Pedro Cano nasce a Blanca (Murcia) nel 1944. A dieci anni comincia a dipingere a olio come autodidatta. Nel 1965 entra all’Accademia di Belle Arti di Madrid. Vince il premio Roma e nel ’69 si trasferisce in Italia dove alterna il suo soggiorno tra Roma e Anguillara. Negli anni ’80 vive per cinque anni a New York, all’East Village. Figlio prediletto di Blanca e cittadino onorario di Anguillara Sabazia, ha ricevuto la “Encomienda de Isabel La Catolica” dal re Juan Carlos di Spagna e nel 2005 la laurea honoris causa dall’Università Alfonso X, El Sabio de Murcia. Nel 2010 a Blanca è stato inaugurato il nuovo Museo e Centro d’Arte (MUCAB) sede della Fondazione Pedro Cano, che ospita le opere dell’artista. Nel 2011 Ragusa gli conferisce la cittadinanza onoraria. Nel 2013 è nominato Accademico ordinario della Pontificia e Insigne Accademia di Belle Arti e Lettere dei “Virtuosi al Pantheon”.

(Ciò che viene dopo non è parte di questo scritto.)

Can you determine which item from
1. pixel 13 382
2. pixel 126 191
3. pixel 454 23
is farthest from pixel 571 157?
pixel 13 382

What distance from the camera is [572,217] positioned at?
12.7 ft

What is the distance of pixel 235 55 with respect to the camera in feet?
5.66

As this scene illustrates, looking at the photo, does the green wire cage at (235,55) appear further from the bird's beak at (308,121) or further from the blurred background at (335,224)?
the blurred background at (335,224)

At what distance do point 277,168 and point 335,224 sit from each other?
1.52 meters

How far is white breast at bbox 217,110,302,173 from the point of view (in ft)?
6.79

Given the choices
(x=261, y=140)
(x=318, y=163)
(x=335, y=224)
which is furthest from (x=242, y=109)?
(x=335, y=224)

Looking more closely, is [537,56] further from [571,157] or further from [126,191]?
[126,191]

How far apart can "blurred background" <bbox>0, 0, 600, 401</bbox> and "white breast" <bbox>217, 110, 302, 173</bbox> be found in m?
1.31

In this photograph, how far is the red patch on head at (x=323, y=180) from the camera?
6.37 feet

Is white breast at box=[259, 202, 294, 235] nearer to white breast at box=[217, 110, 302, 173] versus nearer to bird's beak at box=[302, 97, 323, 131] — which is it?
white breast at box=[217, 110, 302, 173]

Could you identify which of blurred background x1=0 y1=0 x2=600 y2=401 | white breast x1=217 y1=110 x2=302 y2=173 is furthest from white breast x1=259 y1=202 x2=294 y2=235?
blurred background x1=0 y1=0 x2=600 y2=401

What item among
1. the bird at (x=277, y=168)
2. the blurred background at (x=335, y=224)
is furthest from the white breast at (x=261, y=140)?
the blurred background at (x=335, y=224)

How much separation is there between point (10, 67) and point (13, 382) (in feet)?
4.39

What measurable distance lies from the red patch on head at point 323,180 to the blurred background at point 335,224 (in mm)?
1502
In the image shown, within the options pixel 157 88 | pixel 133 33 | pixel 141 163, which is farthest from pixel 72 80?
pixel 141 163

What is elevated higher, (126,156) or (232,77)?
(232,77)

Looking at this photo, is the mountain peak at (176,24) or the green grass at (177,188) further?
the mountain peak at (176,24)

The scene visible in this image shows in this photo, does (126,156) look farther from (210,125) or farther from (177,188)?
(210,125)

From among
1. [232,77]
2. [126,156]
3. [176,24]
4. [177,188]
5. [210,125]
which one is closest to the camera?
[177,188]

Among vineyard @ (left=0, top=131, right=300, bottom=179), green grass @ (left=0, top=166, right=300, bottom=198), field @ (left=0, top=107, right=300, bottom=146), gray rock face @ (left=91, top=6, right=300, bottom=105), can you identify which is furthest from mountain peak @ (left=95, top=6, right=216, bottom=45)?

Le sue opere, richieste ed esposte in musei e gallerie private di tutto il mondo da Madrid a Beirut, a Lisbona, Amsterdam, Parigi, New York, Toronto, Bogotà, Salisburgo, Roma (recentemente anche i Musei Vaticani hanno acquisito un grande quadro dell’artista, e un suo autoritratto è conservato tra gli oltre milleseicento della Galleria degli Uffizi), raccontano un vissuto ricco di lunghi viaggi, importanti incontri. Tra le sue mostre più importanti, il ciclo sulle Città Invisibili ispirate ad Italo Calvino (esposto a Firenze, a Palazzo Vecchio); Identità in transito (esposta alle Terme di Diocleziano a Roma e poi a Palazzo Vecchio a Firenze) e recentemente IX Mediterranei, mostra itinerante esposta in sedi prestigiose come i Mercati di Traiano a Roma e la Fondazione Benetton a Treviso.